17  (Hal. 37 nr. 1) Hadits : Mahmud ibn Lubayd berkata; ‘Rasulallah saw. telah diberitahu mengenai seorang yang telah mencerai isterinya 3x dalam satu waktu, oleh karena itu dia berdiri dengan marah dan berkata; ‘Apakah dia bermain-main dengan Kitabullah, sedangkan aku masih berada dilingkungan engkau ? Yang mana berdiri seorang untuk berkata ; Wahai Rasulallah, apakah  dia tidak saya bunuh saja ? (Al-Nisa’i).                

Al-Albani menyatakan hadits ini lemah menurut penyelidikannya dari kitab ‘Mishkat Al-Masabih 2/981 cet.ketiga, Beirut 1405 A.H. de Maktab Al-Islami ‘ yang mengatakan “ Perawinya bisa dipercaya tapi isnadnya terputus atau tidak komplit, karena dia tidak mendengar langsung dari ayahnya”. Al-Albani berkata berlawanan dengan dirinya sendiri dalam buku Ghayatul Maram Takhreej Ahadith Al-Halal wal-Haram, nr. 261, hal. 164, cet.ketiga  Maktab Al-Islami, 1405 A.H" telah mengatakan bahwa hadits itu Shohih !!
24    (Hal.40 nr.8) Hadits : “Tiga macam orang yang malaikat tidak mau mendekatinya : Mayit orang kafir, lelaki yang memakai minyak wangi wanita dan orang yang telah berhubungan sex (junub) sampai dia bersuci ” (Abu Daud).

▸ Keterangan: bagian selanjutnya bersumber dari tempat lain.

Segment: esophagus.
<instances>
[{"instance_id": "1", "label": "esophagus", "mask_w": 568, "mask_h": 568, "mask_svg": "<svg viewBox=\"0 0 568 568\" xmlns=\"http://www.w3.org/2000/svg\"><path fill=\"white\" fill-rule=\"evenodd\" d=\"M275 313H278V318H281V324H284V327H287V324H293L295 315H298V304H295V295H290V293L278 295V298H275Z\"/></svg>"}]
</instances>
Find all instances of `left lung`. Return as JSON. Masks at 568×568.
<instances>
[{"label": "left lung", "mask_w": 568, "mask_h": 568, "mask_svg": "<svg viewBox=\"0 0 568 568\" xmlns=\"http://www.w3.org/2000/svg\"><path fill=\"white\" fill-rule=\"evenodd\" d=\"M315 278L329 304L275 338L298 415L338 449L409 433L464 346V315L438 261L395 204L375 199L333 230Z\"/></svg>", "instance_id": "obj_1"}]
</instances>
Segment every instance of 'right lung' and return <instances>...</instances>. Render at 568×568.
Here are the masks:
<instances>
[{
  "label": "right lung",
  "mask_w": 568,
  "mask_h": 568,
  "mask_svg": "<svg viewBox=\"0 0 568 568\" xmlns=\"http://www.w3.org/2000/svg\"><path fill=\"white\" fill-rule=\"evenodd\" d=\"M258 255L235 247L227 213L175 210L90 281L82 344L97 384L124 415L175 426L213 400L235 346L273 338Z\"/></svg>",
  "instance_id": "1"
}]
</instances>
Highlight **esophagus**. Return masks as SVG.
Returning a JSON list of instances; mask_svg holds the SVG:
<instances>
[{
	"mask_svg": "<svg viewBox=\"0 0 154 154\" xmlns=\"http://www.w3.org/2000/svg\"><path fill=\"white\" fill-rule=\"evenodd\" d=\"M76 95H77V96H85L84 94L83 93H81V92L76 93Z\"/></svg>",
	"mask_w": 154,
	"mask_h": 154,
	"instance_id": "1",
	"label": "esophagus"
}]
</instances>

Al-Albani telah membenarkan hadits ini dalam Shohih Al-Jami Al-Sagheer wa Ziyadatuh 3/71 nr. 3056 dengan mengatakan hadits itu Hasan dalam penyelidikan dari Al-Targhib 1/91 (juga mengatakan Hasan dalam Terjemahannya kedalam bahasa Inggris “The Etiquettes of Marriage and Wedding, page 11). Dia membuat kontradiksi yang nyata dalam penyelidikannya dalam Mishkatul-Masabih 1/144 nr. 464 mengatakan hadits yang sama ini Lemah, dan dia berkata bahwa perawi-perawinya patut dipercaya tapi rantai sanadnya terputus antara Hasan Basri dan Ammar  sebagaimana yang disebutkan juga oleh Al-Mundhiri dalam Al-Targhib 1/91 !!

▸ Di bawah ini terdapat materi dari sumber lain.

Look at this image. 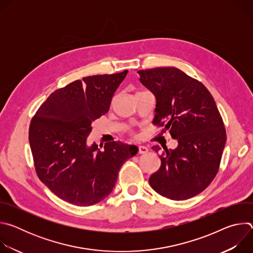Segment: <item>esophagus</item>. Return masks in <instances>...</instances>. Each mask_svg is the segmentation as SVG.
<instances>
[{
	"mask_svg": "<svg viewBox=\"0 0 253 253\" xmlns=\"http://www.w3.org/2000/svg\"><path fill=\"white\" fill-rule=\"evenodd\" d=\"M138 152H139V154H146L148 152V148L146 146H139Z\"/></svg>",
	"mask_w": 253,
	"mask_h": 253,
	"instance_id": "esophagus-1",
	"label": "esophagus"
}]
</instances>
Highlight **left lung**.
<instances>
[{
    "instance_id": "8db88e82",
    "label": "left lung",
    "mask_w": 253,
    "mask_h": 253,
    "mask_svg": "<svg viewBox=\"0 0 253 253\" xmlns=\"http://www.w3.org/2000/svg\"><path fill=\"white\" fill-rule=\"evenodd\" d=\"M138 74L156 99L153 123L164 125L178 141L175 149L164 148L161 166L149 183L171 200L189 199L206 189L218 172L226 133L217 106L202 83L177 68L140 70ZM152 149L158 153L160 147Z\"/></svg>"
}]
</instances>
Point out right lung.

: (Hal. 67-69) Abdullah Ibn Salih: Kaatib Al-Layth: Al-albani telah mengeritik Al-Hafiz al-Haitami, Al-Hafiz al-Suyuti, Imam Munawi dan ahli hadits Abu’l-Fadzl al-Ghimari (rh) dalam bukunya Silsilah al-Daeefah 4/302, ketika meneliti hadits yang didalamnya ada perawi Abdullah ibn Salih. Dia (Albani) berkata pada halaman 300 ; “Bagaimana dapat Ibn Salih menjadi benar dan haditsnya menjadi bagus, dia sendiri sangat banyak membuat kesalahan dan ketelitiannya yang kurang, serta ia pernah memasukkan sejumlah hadis yang bermasalah dalam kitabnya, dan ia menukil hadis-hadis itu tanpa mengetahui (status --pen) darinya”. Dia (Albani) tidak menyebutkan bahwa Abdullah Ibn Salih ialah salah satu orang dari perawi Imam Bukhori (yaitu yang digunakan oleh Bukhori), karena (Albani) tidak cocok dengan seleranya, dan dia (Albani) tidak menyebutkan bahwa Ibn Ma’een dan beberapa kritikus dari hadits telah mempercayai dia (Abdullah Ibn Salih). Tetapi Al-Albani berlawanan dengan perkataannya sendiri, pada bagian lain dari kitabnya  telah mengatakan bahwa semua hadits yang diketengahkan Abdullah Ibn Salih sebagai hadis yang baik, dan inilah nukilannya:

Al-Albani berkata dalam de Silsilah Al-Shohihah, 3/229: “Dan sanad itu baik, karena Rashid ibn Saad telah disepakati (para ulama) dapat dipercaya dan siapakah yang lebih darinya sebagai perawi dari hadis Shohih, dan didalamnya terdapat Abdullah Ibn Salih yang pernah mengatakan sesuatu yang tidak mem bahayakan dengan pertolongan Allah swt.!! Al-Albani juga berkata dalam “Sahihah, 2/4063  tentang sanad yang didalamnya terdapat Ibn Salih: “Sanad berkesinambungan yang baik”, dan ia katakan lagi dalam kitab “Shahihah 4/6473  : ”Hadisnya baik karena bersambung”.Wallahu a’lam. (Demikianlah seleksi tulisan Syeikh Saqqaf  yang kami susun dan kutip secara bebas dari terjemahan  bahasa Inggris yang berjudul Al-Albani’s Weakening of Some of Imam Bukhari and Muslim’s Ahadits).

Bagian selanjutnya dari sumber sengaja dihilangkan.